09 August 2017

Sumption and Sovereignty

'The Judicial Individuality of Lord Sumption' by James Lee in (2017) 40(2) University of New South Wales Law Journal scrutinises
the role of the individual judge on the United Kingdom Supreme Court through an analysis of the jurisprudence of Lord Sumption JSC. The examination of the Court’s recent decisions demonstrates that his Lordship is a leading figure on the Supreme Court. It is argued that key cases and extra-curial speeches mark Lord Sumption as a proponent of judicial conservatism, and two 2016 case studies from private law are used to develop this thesis: Patel v Mirza [2016] UKSC 42 on the defense of illegality and Willers v Joyce (No 1) [2016] UKSC 43 on the tort of malicious prosecution. The article concludes that the study has broader implications for the dynamics of judging, both individually and collectively, in a court of final appeal.

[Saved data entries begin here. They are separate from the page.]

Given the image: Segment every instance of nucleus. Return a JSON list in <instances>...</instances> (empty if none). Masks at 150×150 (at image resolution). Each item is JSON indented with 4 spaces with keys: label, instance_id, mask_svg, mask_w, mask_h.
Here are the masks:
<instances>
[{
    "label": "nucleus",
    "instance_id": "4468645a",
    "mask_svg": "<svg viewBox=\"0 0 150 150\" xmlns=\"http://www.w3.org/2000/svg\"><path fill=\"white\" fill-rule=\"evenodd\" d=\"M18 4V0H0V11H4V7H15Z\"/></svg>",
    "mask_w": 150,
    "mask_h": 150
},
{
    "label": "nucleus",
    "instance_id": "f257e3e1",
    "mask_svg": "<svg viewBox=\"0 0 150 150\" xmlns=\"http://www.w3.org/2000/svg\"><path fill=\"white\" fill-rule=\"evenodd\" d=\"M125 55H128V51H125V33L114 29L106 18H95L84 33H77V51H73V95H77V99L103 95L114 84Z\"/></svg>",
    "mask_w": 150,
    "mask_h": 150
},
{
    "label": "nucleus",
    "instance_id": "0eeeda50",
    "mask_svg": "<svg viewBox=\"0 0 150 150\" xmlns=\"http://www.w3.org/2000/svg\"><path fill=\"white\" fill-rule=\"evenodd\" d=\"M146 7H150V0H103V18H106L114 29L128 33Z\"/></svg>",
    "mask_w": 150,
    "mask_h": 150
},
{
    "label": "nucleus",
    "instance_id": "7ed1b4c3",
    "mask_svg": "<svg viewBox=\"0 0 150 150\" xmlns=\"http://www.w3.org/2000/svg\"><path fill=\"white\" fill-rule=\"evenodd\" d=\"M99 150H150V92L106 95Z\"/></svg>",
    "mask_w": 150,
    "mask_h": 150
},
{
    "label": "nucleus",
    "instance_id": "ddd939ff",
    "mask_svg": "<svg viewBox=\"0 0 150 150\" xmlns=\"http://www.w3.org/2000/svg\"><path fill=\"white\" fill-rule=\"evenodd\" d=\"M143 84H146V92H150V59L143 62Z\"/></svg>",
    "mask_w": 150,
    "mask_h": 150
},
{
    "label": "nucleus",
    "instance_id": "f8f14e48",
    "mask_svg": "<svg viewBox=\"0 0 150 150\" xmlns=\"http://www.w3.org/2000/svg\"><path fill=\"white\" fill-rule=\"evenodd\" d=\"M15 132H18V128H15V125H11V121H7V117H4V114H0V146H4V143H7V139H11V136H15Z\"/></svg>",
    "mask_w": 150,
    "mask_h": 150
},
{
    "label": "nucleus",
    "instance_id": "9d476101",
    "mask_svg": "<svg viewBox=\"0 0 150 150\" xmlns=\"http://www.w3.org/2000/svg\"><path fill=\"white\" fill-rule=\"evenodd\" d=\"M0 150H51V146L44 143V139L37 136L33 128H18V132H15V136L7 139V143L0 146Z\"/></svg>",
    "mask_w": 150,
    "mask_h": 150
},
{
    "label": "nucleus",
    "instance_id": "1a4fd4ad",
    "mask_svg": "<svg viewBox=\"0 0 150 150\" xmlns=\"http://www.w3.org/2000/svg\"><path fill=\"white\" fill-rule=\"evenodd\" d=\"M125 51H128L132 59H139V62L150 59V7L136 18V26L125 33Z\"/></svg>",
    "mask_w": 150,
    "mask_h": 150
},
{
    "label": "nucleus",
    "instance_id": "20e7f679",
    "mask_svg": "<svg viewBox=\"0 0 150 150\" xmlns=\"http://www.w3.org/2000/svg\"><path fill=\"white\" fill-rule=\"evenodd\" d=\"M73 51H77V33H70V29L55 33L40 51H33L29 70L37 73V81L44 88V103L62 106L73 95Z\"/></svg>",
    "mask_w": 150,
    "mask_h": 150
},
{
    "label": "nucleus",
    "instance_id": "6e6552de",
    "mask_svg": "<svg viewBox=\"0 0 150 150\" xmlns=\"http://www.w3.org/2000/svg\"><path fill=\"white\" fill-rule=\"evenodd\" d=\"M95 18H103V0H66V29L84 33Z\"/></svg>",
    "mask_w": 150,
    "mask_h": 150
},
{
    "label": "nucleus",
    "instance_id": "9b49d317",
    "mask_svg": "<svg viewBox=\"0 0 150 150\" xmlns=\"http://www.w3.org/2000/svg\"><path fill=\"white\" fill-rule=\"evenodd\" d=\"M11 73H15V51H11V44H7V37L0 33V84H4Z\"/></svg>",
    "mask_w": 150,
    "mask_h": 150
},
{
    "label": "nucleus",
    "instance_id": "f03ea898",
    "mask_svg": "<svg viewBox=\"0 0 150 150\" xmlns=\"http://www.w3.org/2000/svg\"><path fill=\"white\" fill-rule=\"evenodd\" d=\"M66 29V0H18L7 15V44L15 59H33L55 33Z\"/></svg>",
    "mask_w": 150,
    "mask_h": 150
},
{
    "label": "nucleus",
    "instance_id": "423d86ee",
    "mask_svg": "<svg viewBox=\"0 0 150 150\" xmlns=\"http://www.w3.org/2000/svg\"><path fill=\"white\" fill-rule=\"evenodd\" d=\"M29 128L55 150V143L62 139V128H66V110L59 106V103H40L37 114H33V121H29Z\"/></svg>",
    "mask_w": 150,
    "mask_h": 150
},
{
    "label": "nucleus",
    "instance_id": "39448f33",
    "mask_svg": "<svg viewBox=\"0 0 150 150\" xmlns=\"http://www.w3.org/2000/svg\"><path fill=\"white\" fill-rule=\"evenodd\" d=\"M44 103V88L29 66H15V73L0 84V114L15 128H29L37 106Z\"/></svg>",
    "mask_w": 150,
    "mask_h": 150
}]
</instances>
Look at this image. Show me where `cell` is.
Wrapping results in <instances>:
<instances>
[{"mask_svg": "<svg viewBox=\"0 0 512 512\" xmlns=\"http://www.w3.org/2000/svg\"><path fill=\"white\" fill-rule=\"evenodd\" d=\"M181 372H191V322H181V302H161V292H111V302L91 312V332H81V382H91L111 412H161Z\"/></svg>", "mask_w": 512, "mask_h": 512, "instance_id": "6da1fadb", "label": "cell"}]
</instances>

'Sovereignty as a Right and as a Duty: Kant's Theory of the State' by Jacob Weinrib in Claire Finkelstein and Michael Skerker (eds), Sovereignty and the New Executive Authority (Oxford University Press, Forthcoming) comments
 Critics of Immanuel Kant’s legal and political philosophy argue that his theory of the state collapses into one of two extremes. For some, Kant is a quietist who regards positive law as the instantiation of justice and thereby deprives himself of a moral standpoint for the criticism of positive law. For others, Kant is an anarchist who denies the authority of law whenever it deviates from the demands of justice. I argue that these interpretations are the opposing products of a common error: the failure to distinguish between Kant’s justification of the right of the state to exercise public authority and his corresponding theory of a perfectly just state. Once these aspects of his theory of the state are disentangled, Kant’s transformative vision comes into view. Far from reducing the idea of a state to either an authoritative fiat or a utopian vision of justice, Kant offers a standpoint for recognizing (1) the public authority of existing states, (2) the standard of justice for assessing the moral adequacy of those states, and (3) the ongoing duty of existing states to direct the exercise of public authority to the deepest possible fulfillment of public justice.